The shares of common stock of Eve are classified as Level 1 within the fair value hierarchy as Eve stock is actively traded on the New York Stock Exchange, and the value is determined using quoted market prices for the equity security. The warrant and put option are classified as Level 3 within the fair value hierarchy (“Eve Level 3 Investments”), and the Company used the Black Scholes Option Pricing Model to determine the estimated fair market value of the Eve Level 3 Investments, including an expected volatility of 52%, which is a significant unobservable input that was derived from historical volatility of comparable companies.
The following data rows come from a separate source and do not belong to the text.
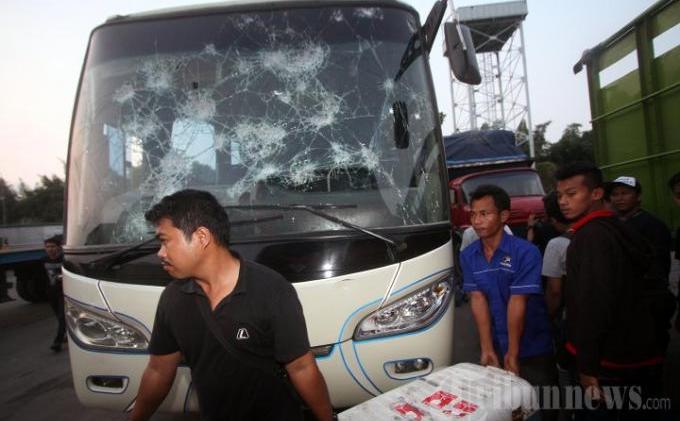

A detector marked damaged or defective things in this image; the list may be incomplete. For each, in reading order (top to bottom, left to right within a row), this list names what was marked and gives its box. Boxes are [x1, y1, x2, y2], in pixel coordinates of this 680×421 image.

shattered windshield [66, 5, 448, 246]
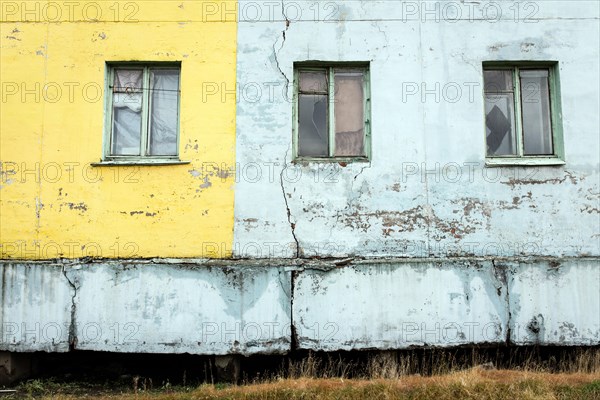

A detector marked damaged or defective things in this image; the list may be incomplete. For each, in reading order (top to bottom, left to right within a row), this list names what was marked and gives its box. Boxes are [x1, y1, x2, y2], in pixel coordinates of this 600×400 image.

peeling yellow paint [1, 0, 238, 260]
broken window pane [111, 69, 143, 155]
broken window pane [149, 69, 179, 156]
broken window pane [298, 94, 328, 156]
broken window pane [300, 71, 328, 94]
broken window pane [336, 71, 364, 155]
cracked concrete wall [233, 1, 600, 258]
broken window pane [482, 93, 516, 156]
broken window pane [520, 70, 552, 155]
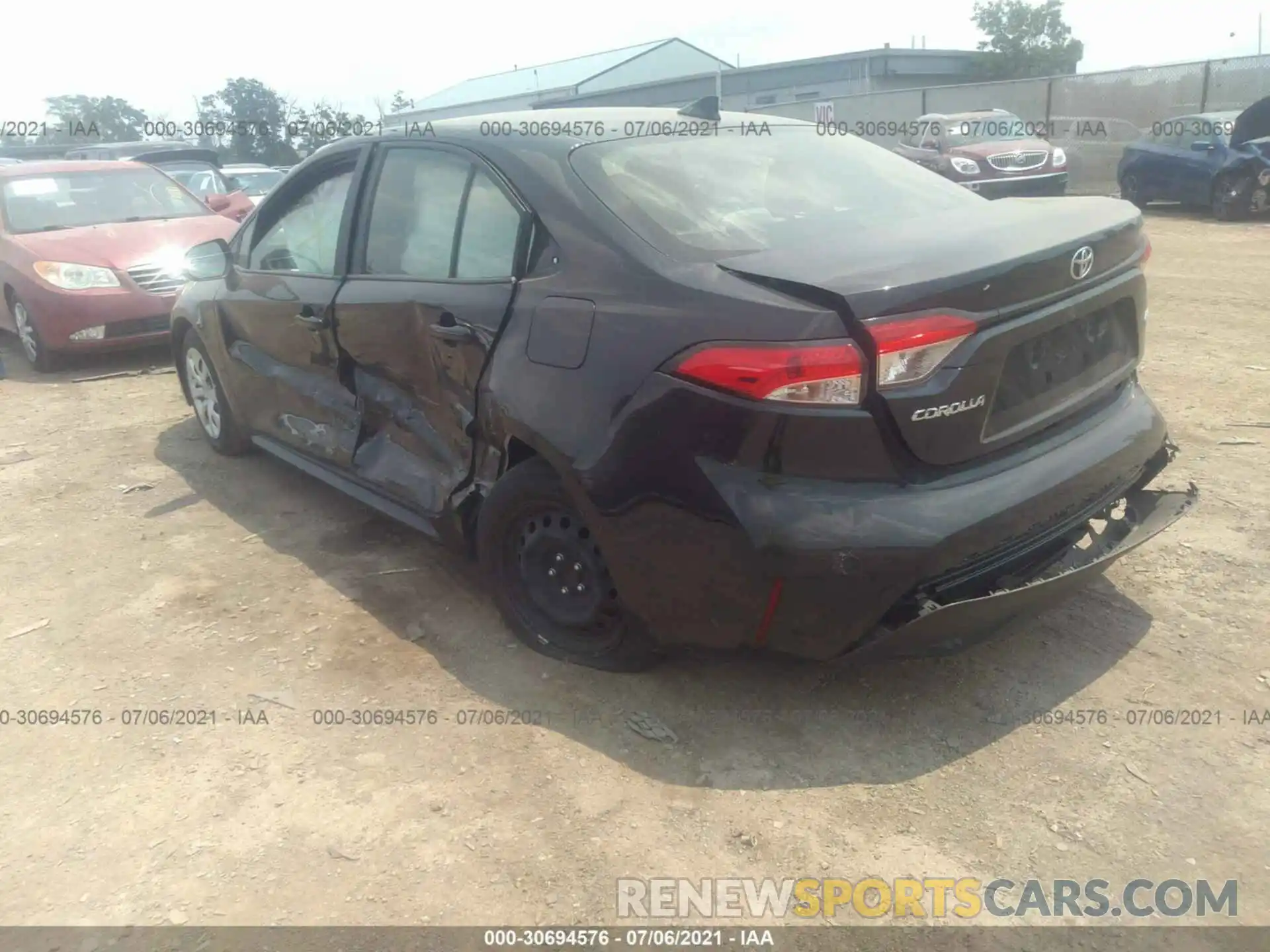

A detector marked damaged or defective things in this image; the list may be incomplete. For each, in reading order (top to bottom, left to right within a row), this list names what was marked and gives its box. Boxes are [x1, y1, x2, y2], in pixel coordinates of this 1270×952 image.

damaged rear bumper [841, 484, 1201, 661]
The table below shows the reconciliation of the Eve Level 3 Investments (in thousands):

Eve Level 3 Investments:

Balance at December 31, 2023

    

$

12,477

Unrealized loss

 

(2,731)

Balance at March 31, 2024

$

9,746

The Company recognized unrealized losses of $3.5 million in “Other income (loss), net” on the Company’s consolidated statements of comprehensive income for the three months ended March 31, 2024, related to the Eve Investments. As of March 31, 2024, the fair value of the Eve Investments was $11.9 million and was recorded in “Other Assets” on the Company’s consolidated balance sheet.